• Problem description: Reproduce word for word the part of the rows that opens with the line containing "Given this picture, is" and runs through the end of the rows, including both ends.

• Supplied data:
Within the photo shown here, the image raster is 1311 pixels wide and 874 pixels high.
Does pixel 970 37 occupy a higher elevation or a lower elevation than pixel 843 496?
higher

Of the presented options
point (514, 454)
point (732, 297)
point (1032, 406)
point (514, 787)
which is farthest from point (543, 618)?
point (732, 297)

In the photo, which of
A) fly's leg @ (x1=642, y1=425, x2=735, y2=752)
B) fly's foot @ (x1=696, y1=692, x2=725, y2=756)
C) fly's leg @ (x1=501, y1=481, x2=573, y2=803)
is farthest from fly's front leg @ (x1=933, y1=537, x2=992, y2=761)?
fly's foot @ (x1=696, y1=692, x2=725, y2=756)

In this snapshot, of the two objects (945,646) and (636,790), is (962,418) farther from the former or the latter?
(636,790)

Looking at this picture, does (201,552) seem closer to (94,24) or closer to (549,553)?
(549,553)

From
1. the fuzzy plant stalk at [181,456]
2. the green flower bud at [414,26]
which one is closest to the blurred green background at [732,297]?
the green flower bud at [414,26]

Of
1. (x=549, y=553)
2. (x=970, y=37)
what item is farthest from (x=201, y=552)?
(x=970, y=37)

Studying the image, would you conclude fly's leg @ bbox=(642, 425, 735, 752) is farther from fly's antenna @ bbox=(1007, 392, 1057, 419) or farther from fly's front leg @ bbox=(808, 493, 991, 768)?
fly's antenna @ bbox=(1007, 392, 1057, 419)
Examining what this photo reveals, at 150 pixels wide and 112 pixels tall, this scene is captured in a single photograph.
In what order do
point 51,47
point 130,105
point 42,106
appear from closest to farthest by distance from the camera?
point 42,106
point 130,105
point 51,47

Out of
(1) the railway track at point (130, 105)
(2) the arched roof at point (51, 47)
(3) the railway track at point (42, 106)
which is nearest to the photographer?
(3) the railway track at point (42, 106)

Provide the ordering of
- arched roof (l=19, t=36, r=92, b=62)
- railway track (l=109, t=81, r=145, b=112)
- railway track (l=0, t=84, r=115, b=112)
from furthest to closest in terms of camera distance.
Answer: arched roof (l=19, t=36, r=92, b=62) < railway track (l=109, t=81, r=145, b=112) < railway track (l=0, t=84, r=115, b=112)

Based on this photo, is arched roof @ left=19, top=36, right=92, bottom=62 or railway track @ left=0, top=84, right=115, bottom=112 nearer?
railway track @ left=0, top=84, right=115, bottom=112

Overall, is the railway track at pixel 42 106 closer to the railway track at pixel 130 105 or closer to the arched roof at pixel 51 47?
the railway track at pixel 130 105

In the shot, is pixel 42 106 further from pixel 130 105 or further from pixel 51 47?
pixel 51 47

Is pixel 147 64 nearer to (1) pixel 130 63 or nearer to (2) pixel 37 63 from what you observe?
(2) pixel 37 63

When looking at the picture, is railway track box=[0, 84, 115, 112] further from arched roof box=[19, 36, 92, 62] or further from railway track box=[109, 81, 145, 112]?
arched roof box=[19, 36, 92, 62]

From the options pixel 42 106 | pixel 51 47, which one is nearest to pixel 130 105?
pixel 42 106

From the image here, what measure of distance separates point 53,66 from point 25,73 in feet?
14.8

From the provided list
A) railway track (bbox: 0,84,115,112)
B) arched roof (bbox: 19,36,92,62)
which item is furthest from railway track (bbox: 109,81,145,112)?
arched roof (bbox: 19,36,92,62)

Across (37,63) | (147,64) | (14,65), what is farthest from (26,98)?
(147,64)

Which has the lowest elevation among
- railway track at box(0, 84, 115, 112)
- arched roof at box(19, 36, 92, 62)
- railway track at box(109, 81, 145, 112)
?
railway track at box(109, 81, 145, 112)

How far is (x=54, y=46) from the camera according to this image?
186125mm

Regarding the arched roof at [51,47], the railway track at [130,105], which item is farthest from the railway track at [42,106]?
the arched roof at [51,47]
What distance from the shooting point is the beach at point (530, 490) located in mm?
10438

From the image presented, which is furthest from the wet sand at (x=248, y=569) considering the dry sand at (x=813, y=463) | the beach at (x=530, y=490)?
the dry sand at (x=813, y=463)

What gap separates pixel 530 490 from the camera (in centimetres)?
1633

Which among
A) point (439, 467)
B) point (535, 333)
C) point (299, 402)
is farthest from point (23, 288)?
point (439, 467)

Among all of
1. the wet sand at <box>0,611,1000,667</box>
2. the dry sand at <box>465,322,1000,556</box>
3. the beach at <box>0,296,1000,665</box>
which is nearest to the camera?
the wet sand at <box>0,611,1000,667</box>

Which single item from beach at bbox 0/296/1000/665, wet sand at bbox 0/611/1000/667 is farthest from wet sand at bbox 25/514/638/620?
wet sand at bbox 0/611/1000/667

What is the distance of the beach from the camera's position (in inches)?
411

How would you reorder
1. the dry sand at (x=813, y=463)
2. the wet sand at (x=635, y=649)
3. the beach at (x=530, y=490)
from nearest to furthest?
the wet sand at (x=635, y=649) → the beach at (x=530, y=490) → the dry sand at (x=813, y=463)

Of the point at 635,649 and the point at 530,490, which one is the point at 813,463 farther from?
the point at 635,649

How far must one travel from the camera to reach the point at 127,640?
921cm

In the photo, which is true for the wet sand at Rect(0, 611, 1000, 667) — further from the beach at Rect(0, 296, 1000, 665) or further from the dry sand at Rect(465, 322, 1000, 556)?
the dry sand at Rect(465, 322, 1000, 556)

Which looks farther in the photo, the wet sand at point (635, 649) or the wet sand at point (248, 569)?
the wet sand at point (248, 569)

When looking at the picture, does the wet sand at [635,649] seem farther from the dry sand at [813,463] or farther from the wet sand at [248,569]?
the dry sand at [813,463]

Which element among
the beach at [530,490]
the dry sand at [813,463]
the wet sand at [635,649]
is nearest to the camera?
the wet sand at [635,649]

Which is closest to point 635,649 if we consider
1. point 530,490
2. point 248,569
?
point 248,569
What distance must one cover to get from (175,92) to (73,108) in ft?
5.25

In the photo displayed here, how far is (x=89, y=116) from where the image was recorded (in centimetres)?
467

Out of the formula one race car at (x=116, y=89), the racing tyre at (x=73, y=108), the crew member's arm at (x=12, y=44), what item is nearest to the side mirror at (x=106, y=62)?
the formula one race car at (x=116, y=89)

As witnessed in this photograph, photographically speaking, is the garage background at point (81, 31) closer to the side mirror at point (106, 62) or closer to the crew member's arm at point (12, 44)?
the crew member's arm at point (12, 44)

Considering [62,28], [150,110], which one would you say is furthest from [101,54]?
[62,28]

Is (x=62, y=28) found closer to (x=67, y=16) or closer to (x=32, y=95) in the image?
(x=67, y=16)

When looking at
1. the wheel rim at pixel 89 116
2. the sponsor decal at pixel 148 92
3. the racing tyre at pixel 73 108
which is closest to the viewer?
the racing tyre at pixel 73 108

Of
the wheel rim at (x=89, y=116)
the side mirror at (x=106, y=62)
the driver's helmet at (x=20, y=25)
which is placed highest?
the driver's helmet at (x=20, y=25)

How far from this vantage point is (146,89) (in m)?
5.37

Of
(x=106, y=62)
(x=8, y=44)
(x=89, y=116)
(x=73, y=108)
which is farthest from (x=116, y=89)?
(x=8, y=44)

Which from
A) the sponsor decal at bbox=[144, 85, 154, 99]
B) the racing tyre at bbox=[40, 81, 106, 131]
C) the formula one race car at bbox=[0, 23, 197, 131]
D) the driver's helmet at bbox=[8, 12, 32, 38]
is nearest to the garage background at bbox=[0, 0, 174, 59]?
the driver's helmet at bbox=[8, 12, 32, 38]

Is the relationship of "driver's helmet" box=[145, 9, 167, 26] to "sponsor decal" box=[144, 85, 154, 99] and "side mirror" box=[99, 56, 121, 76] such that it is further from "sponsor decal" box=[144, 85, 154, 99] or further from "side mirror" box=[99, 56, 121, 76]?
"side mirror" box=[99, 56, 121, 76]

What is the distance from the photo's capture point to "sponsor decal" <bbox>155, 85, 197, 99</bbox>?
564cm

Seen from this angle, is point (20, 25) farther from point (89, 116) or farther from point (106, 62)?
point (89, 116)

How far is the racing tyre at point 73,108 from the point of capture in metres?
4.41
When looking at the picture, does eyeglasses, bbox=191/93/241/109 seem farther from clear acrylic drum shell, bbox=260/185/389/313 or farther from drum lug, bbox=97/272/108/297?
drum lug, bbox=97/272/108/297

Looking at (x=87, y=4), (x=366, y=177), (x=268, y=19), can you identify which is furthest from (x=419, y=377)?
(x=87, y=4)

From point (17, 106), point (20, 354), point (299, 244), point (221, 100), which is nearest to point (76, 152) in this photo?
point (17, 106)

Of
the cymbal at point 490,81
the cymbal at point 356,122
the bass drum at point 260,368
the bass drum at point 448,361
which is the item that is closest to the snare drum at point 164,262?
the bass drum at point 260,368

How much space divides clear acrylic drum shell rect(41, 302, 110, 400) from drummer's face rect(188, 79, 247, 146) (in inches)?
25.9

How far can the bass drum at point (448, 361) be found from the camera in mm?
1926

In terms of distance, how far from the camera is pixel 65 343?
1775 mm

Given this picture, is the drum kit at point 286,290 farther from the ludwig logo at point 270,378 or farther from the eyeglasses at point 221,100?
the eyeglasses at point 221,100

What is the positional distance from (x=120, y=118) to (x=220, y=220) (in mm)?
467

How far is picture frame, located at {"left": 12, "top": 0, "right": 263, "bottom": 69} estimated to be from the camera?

• Worked solution:
Given this picture, is the drum kit at point 286,290 farther from the ludwig logo at point 270,378 or farther from the eyeglasses at point 221,100?
the eyeglasses at point 221,100

What is the positional distance from (x=120, y=118) to (x=220, y=220) (in mm)?
467

How far is picture frame, located at {"left": 12, "top": 0, "right": 263, "bottom": 69} estimated to be from the camera?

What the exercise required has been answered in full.